The Linux Scheduler And How It Handles More Cores [Hackaday]

View Article on Hackaday

Sometimes you read an article headline and you find yourself re-reading it a few times before diving into the article. This was definitely the case for a recent blog post by [The HFT Guy], where the claim was made that the Linux kernel has for fifteen years now been hardlocked into not scheduling for more than 8 cores. Obviously this caused a lot of double-checking and context discovery on both Hacker News and the Level 1 Techs forum. So what is going on exactly? Did the Linux developers make an egregious error more than a decade ago that has crippled Linux performance to this day?

Where the blog author takes offence is in the claim made in the Linux kernel code and documentation that the base time slice scales with the number of CPUs (or cores), pointing out the commit in which the number of CPUs taken into account was limited to a maximum of 8. So far so good, even if at this point quite a few readers had already jumped to showing that their Linux system could definitely load more than 8 cores to 100%.

As pointed out by [sirn] on the Level 1 Techs forum, this limit was intentional, as discussed on the Linux Kernel mailing list (LKML) in November and December of 2009. Essentially – as also pointed out by a few commentators in the Hacker News thread – the granularity of task switching (time slices per second) should be higher with fewer cores, to give the impression of concurrency, which becomes less important with more cores, where diminishing returns – around the 8 CPU mark – mean that task switching overhead becomes more crucial.

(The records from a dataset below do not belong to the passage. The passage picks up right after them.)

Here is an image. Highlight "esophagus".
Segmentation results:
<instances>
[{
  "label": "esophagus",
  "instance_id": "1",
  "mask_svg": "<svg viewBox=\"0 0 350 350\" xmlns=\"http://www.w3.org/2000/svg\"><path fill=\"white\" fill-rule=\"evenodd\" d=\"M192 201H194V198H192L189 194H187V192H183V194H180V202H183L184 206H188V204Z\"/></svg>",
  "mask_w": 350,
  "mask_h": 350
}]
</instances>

That means that this ‘hardcoded limit’ was put in there on purpose back in 2009, based on solid empirical evidence using many-core workstations and servers. It also shows that writing good schedulers is hard, which is why the LKML is famous for its Scheduler Wars and why you can pick alternative schedulers if you compile your own kernel. The current Completely Fair Scheduler (CFS) is also likely going to be replaced in the Linux kernel with the EEVDF scheduler as the default.